• Goal
Repeat exactly the lines of the listing from the line containing "In this depicted" through its last line, and nothing beyond them.

═════ Extracted material

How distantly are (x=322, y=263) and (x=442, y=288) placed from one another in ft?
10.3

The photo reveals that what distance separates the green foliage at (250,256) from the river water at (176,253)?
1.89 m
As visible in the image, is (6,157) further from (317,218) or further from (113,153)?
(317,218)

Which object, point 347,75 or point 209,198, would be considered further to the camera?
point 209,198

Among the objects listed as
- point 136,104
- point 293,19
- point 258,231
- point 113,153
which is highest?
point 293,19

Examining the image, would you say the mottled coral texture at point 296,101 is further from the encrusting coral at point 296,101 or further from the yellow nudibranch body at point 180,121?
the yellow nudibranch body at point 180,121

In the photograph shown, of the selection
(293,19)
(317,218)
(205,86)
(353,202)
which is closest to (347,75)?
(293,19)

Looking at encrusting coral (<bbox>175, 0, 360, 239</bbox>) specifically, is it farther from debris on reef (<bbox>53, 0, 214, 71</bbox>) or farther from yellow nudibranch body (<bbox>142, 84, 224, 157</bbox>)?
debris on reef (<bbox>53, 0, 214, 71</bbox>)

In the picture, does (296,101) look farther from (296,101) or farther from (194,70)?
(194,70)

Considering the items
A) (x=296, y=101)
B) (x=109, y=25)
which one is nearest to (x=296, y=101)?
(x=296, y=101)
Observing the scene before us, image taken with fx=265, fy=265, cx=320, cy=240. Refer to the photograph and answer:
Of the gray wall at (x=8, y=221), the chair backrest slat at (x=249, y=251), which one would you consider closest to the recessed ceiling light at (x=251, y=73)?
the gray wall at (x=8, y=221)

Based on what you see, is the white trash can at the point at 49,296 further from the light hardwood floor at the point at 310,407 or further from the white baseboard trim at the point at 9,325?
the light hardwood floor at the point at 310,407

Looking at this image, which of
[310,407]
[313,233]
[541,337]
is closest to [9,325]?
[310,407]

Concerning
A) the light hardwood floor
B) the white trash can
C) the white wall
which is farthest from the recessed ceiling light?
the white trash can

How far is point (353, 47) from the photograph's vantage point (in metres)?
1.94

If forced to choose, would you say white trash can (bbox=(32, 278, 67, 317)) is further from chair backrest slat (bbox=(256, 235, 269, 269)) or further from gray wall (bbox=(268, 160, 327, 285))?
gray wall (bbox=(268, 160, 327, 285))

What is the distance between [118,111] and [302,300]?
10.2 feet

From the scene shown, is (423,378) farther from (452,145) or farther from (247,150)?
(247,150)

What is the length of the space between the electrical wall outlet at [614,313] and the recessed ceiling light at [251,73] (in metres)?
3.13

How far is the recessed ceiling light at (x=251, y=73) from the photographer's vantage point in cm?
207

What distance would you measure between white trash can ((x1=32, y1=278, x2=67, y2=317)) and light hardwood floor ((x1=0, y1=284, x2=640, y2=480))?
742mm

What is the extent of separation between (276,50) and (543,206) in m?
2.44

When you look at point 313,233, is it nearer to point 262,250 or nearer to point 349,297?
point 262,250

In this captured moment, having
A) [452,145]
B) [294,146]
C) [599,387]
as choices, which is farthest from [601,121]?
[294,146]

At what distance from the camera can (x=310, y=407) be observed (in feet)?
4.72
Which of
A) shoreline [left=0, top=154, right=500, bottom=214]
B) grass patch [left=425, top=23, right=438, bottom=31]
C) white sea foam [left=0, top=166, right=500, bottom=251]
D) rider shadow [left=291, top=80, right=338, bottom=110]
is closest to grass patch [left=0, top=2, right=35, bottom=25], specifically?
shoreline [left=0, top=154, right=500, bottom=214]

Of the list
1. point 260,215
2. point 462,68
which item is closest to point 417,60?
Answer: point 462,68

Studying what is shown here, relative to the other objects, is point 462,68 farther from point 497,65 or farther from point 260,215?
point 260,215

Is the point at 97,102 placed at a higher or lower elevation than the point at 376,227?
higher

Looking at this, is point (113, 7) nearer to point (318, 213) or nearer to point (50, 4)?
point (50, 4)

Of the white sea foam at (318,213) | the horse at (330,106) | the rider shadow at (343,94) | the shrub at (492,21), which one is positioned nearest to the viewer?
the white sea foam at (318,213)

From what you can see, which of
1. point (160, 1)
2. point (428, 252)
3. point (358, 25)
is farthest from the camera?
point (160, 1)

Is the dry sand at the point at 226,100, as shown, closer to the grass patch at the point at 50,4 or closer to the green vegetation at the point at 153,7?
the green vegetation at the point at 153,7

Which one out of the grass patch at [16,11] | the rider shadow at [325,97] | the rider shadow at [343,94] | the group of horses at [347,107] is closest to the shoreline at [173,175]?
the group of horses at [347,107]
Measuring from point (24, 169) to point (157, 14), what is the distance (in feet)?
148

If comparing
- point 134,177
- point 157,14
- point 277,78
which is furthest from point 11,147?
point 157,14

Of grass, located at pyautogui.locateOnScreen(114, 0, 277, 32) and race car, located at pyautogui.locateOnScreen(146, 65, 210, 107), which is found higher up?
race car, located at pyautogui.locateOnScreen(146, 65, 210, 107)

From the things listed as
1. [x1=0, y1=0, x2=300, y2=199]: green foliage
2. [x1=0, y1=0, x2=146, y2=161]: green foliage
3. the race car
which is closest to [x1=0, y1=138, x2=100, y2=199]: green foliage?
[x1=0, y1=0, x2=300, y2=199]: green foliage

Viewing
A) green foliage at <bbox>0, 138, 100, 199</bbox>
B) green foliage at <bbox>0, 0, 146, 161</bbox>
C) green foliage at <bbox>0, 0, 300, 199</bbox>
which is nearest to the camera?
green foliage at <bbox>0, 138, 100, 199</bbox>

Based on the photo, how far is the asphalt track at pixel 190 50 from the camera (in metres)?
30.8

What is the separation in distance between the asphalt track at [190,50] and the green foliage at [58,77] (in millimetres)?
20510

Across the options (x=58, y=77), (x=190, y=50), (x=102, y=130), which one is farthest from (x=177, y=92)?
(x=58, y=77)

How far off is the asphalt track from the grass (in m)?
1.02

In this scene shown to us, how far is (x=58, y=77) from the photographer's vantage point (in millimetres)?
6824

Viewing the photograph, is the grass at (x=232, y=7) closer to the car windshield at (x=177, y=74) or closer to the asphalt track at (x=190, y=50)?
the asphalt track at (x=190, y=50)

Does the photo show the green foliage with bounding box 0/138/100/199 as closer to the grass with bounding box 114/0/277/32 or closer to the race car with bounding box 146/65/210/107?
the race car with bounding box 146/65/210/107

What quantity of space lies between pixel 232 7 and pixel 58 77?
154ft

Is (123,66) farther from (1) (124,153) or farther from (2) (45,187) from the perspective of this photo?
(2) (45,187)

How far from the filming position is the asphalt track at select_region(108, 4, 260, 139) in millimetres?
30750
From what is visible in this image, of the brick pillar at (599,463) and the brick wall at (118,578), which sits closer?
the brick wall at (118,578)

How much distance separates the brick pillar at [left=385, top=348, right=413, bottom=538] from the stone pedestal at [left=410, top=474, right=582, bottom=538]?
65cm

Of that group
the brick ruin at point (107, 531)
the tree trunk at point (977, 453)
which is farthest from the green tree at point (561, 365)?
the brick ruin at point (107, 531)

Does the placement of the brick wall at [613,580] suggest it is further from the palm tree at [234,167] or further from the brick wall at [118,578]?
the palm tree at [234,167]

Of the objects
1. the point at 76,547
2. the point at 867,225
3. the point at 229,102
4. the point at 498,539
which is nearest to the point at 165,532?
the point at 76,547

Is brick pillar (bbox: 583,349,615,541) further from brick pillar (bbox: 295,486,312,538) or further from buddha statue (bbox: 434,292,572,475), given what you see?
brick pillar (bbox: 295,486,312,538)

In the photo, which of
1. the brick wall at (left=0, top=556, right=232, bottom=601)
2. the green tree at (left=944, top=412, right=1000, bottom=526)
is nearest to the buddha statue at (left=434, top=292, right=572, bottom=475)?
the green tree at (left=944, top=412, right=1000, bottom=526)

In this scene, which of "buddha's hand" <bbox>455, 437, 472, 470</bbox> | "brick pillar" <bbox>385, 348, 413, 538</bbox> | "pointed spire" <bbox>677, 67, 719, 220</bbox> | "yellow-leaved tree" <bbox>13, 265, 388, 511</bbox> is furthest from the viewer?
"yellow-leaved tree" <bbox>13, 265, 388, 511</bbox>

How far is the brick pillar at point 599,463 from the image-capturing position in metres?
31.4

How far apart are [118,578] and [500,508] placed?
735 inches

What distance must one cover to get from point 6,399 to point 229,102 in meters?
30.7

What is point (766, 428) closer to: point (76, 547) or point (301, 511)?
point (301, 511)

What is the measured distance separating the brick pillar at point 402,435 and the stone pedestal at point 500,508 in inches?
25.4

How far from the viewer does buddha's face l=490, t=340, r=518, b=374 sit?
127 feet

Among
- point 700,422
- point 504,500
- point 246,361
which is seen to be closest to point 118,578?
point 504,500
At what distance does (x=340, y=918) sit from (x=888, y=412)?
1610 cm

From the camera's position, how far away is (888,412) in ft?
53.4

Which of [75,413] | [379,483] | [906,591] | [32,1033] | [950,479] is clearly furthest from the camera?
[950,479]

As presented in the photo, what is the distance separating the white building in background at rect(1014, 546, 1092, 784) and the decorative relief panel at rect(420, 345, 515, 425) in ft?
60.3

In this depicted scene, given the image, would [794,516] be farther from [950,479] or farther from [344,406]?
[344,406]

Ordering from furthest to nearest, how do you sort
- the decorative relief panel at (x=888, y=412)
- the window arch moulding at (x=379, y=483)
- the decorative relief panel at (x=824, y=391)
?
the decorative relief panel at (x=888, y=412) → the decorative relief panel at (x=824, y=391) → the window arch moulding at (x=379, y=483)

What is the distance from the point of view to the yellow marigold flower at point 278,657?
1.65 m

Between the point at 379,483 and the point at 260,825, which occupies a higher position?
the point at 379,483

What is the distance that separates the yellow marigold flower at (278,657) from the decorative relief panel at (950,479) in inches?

══════════

• Response
In this depicted scene, given the image, would [794,516] be farther from [950,479] or farther from [344,406]?
[344,406]

Ordering from furthest to nearest, how do you sort
- the decorative relief panel at (x=888, y=412)
- the window arch moulding at (x=379, y=483)
- the decorative relief panel at (x=824, y=391)
?
the decorative relief panel at (x=888, y=412) → the decorative relief panel at (x=824, y=391) → the window arch moulding at (x=379, y=483)

What is the distance from the point of view to the yellow marigold flower at point 278,657?
1.65 m

Between the point at 379,483 and the point at 260,825, which occupies a higher position?
the point at 379,483

What is the distance that separates the yellow marigold flower at (278,657) from the decorative relief panel at (950,479) in inches?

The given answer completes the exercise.